“‘I hate the day when first I met you all,
And this I undertake to bet you all,
One day I’ll into trouble get you all,
And down the playground steps upset you all,
And with a garden hose I’ll wet you all,
And then—’”
“Oh, look here,” said Oliver, “that’ll do. You may as well finish the thing right out at that rate.”

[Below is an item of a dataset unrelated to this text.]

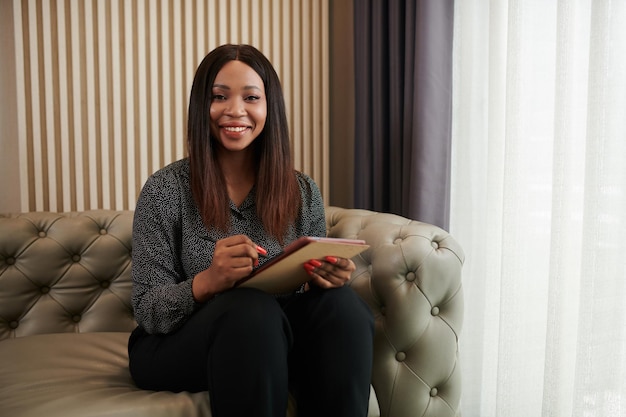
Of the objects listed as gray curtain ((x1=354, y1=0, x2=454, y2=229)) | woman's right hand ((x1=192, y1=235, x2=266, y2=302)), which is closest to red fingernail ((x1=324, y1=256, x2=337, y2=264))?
woman's right hand ((x1=192, y1=235, x2=266, y2=302))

“Not at all, my dear fellow. It was just a sudden inspiration, you know. Don’t mention it, and you may like to get off that rhyme into another. But I say, Greenfield, we shall have a stunning paper for the first one. Tom Senior has written no end of a report of the last meeting of the Sixth Form Debating Society, quite in the parliamentary style; and Bullinger is writing a history of Saint Dominic’s, ‘gathered from the earliest sources,’ as he says, in which he’s taking off most of the Sixth. Simon is writing a love-ballad, which is sure to be fun; and Ricketts is writing a review of Liddell and Scott’s Lexicon; and Wraysford is engaged on ‘The Diary of the Sixth Form Mouse.’”
“Good!” said Oliver, “and what are you writing?”
“Oh, the leading article, you know, and the personal notes, and ‘Squeaks from Guineapigland and Tadpoleopolis,’ and some of the advertisements. Come up to my study, you and Wray, this evening after prayers, I say, and we’ll go through it.”
And off hobbled the editor of the Dominican, leaving Oliver greatly impressed with his literary talents, especially in the matter of finding rhymes for “perpetual.”
By the time he and Wraysford went in the evening to read over what had been sent in, the poem on the Guinea-pigs was complete.
They found Pembury busy over a huge sheet of paper, the size of his table.
“What on earth have you got there?” cried Wraysford.
“The Dominican, to be sure,” said Anthony, gravely.